Be careful about how you use namespaces in documents. Consider only using them in the context of a true sub-document with a separately-controlled definition. For example, an atom document that includes some html content should identify the html as such. However, an extension to the atom document schema should not use a separate namespace. Even better: Make this sub-document a real external link and let the architecture's main evolution mechanisms work to keep things decoupled. Content-type definition is deeply community-driven. What we think of as an extension may one day be part of the main specification. Perhaps the worst thing we can do is to try and force in things that shouldn't be part of the main specification. Removing a feature is always hard.

New content types must be able to be added over time

HTTP includes the concept of an "Accept" header, that allows a client to indicate which kinds of document it supports. This is sometimes seen as a way to return different information to different kinds of clients, but should more correctly be seen as an evolution mechanism. It is a way of supporting clients that only understand a superseded document type and those that understand a current document type concurrently. This is an important feature of any architecture which still has an evolving content-type pool.

Keep It Simple

This is the common-sense end of my list. Keep it simple. What you are trying to do is produce the simplest evolving uniform messaging system you possibly can. Each architecture and sub-architecture can probably support half a dozen content types and fewer interactions through its information transport protocol. You aren't setting out to create thousands of classes interacting in crinkly, neat, orderly patterns. You are trying to keep the fundamental communication patterns in the architecture working.
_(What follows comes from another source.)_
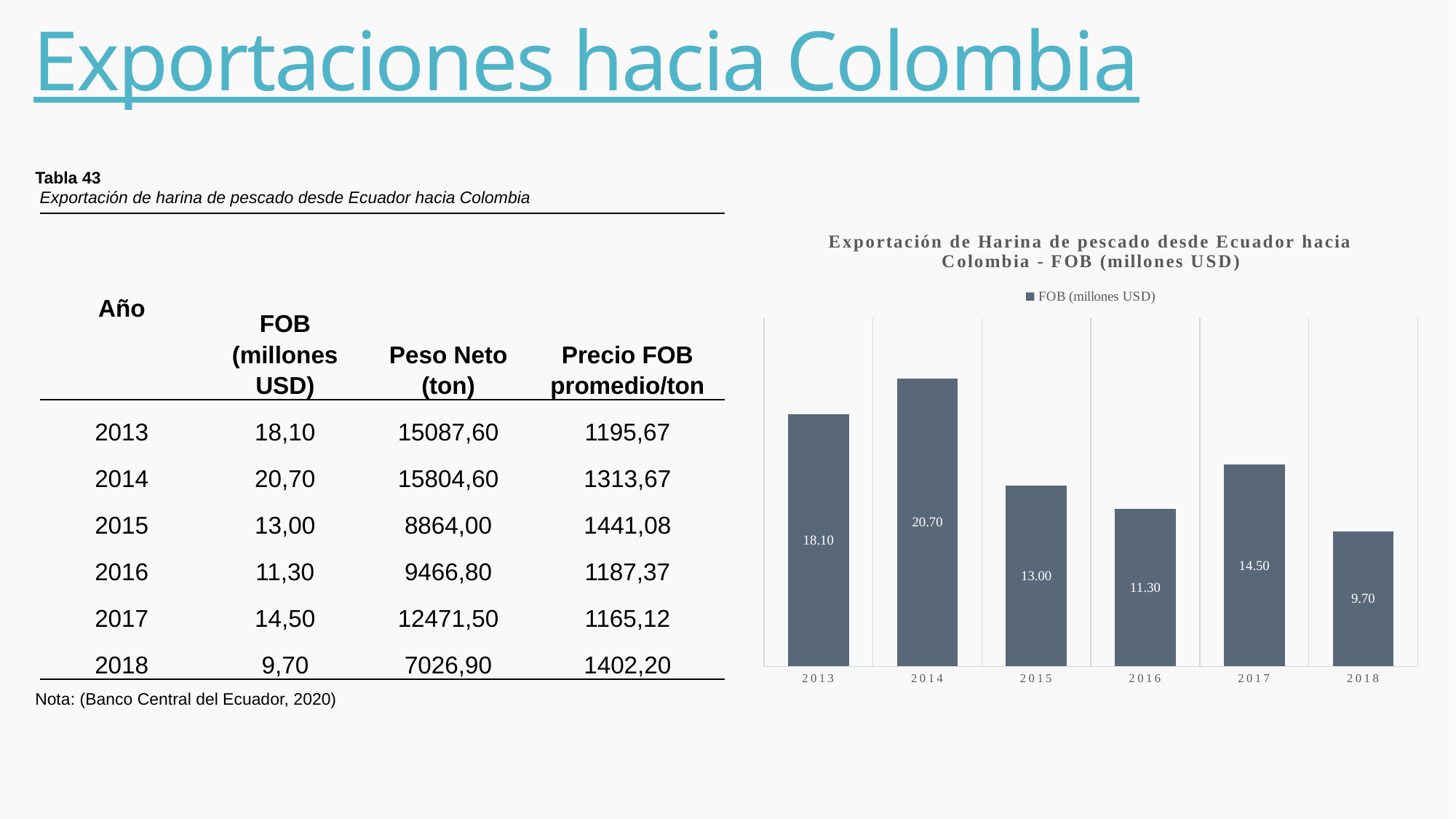
How many series does the chart legend list? 1 How many years are plotted in the chart? 6 Which year has a larger FOB value in the chart, 2015 or 2017? 2017 Which year has the lowest FOB value in the chart? 2018 What is the FOB value (millones USD) for 2014 in the chart? 20.70 What is the FOB value (millones USD) for 2018 in the chart? 9.70 What is the difference between the FOB values for 2013 and 2015 in the chart? 5.10 What is the FOB value (millones USD) for 2016 in the chart? 11.30 Which year has the highest FOB value in the chart? 2014 What is the legend entry shown in the chart? FOB (millones USD) What type of chart is shown on the slide? bar chart What is the difference between the FOB values for 2014 and 2018 in the chart? 11.00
The Web is already an always-on architecture. I suspect that always-on architectures will increasingly become the norm for architects out there. There will simply come a point where your system is connected to six or seven other systems out there that you have to keep working with. The architecture is no longer completely in your hands. It is the property of the departments of your organisation, partner organisations, and even competitors. You need to understand the role you play in this universal architecture.

The Web is already encroaching. Give it ten more years. "Distributed Software Architecture" and "Web Architecture" will soon be synonyms. Just keep your head through the changes and keep breathing. You'll get through. Just keep asking yourself: "What would HTML do?", "What would HTTP do?".